Curr Opin Endocrinol Diabetes Obes. Author manuscript; available in PMC 2010 July 9.
Published in final edited form as:
PMCID: PMC2901177
NIHMSID: NIHMS202841

Pro’s and Con’s of the Early Use of Insulin in the Management of Type 2 Diabetes: A Clinical Evaluation

Abstract

Purpose of Review

Recently, there have been increasing calls for insulin to be used as the initial treatment of type 2 diabetes, and if not then, soon after its onset. The underlying reason given is that insulin will slow apoptosis of pancreatic β-cells which is increased in type 2 diabetes. This review will examine the clinical evidence supporting this recommendation.

Recent Findings

Several observational studies in which newly diagnosed type 2 diabetic patients are intensively treated for a short time with insulin which is then stopped have shown that approximately half of these patients retain good control without pharmacological therapy for up to a year. However, Hb A1c levels in patients who have to be started on oral anti-diabetic drugs (OAD) are similar to the values in those who do not. Hb A1c levels are similar in patients randomized to initial therapy with insulin or OAD. There is no clinical evidence yet for an effect of insulin on β-cell apoptosis.

Summary

The primary goal is to achieve and maintain Hb A1c levels of <7.0%. Given the extra demands on both patients and physicians when starting insulin compared to OAD and the many subsequent years in which patients have diabetes, the arguments for using insulin initially, or in patients who have achieved the target Hb A1c level, are not convincing. However, as soon as OAD therapy cannot meet this goal, insulin must be introduced.

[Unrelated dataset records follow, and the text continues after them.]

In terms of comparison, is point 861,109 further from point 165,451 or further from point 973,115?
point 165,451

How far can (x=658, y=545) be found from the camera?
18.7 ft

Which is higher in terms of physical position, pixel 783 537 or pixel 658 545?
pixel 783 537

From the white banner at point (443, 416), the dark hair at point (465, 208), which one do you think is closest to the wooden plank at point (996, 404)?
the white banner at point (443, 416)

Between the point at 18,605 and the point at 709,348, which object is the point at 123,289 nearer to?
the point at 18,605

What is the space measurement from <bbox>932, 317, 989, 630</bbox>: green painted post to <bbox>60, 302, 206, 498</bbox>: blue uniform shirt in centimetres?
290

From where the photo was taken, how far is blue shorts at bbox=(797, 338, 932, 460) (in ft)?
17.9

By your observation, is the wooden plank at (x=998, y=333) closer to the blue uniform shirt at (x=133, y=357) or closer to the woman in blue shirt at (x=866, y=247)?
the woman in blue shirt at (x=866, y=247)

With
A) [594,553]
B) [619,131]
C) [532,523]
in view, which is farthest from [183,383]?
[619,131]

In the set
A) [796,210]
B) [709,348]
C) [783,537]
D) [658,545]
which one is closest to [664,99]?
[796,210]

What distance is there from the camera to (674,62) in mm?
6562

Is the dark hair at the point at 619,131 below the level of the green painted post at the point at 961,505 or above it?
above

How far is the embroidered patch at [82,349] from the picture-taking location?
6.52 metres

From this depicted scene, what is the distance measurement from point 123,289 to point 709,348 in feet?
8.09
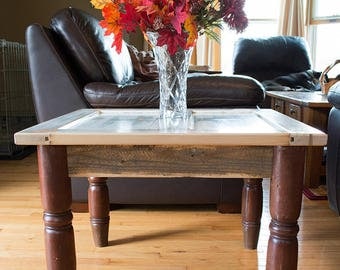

Keywords: Initial insulin therapy, early insulin therapy

INTRODUCTION

There is an increasing chorus of people recommending insulin as “early” treatment of type 2 diabetes in both print [1] and at national meetings [2]. A subtext of this recommendation is to use insulin as the initial treatment for newly diagnosed patients with type 2 diabetes. The hope (in the absence of firm evidence) is that this approach will have a favorable effect on apoptosis of pancreatic β-cells and thus help preserve β-cell function. Initiating insulin treatment requires much time, effort and inconvenience on the part of both the patient and the provider. Before embarking on this course, a careful examination of the evidence supporting this recommendation is required. Moreover, if insulin is not selected as the initial treatment, consideration of when it should be used “early” in the course of diabetes is also important. The clinical evidence for using insulin initially or “early” is discussed, and based on this analysis, recommendations made.

REVIEW OF PERTINENT LITERATURE

Using insulin early in the course of type 2 diabetes is problematic because patients have varying periods of asymptomatic hyperglycemia, i.e., undiagnosed diabetes, before the diagnosis is made. This has been shown to be 4–7 years and estimated to be as long as 9 to 12 years [3]. Furthermore, insulin secretion at diagnosis is already reduced by approximately 50% [4,5]. Therefore, one can only speak of using insulin “early” in relation to when the diagnosis is made. Currently, the standard clinical parameter of disease resolution is the glycemic response to therapy. Insulin secretion continues to deteriorate in spite of improving glycemia [4,5]. Therefore, in this discussion, the timing of insulin therapy can only be related to the diagnosis and the response can only be evaluated by glycemic changes and the need for subsequent therapies (Table 1).

Table 1
Effect of intensive initial insulin or oral drug therapy on subsequent treatment without medications

Ilkova and colleagues [6] hospitalized 13 newly diagnosed patients who failed to achieve fasting plasma glucose (FPG) concentrations of <160 mg/dl and postprandial glucose concentrations of <200 mg/dl after three to six weeks of diet and exercise for two weeks of continuous subcutaneous insulin infusion (CSII). At hospitalization, their mean FPG and postprandial glucose concentrations were 218 mg/dl and 304 mg/dl, respectively, and glycated hemoglobin levels by affinity chromatography were 11.0%. One patient could not be controlled satisfactorily on CSII and was an early failure. The mean FPG and postprandial glucose concentrations at discharge in the remaining 12 patients were 119 mg/dl and 133 mg/dl, respectively, when CSII was discontinued. Satisfactory control was defined as FPG and postprandial glucose concentrations of <160 mg/dl and <200 mg/dl, respectively. At six months and one year, seven and six patients were still in satisfactory control, respectively. Changes in body weight did not predict success or failure.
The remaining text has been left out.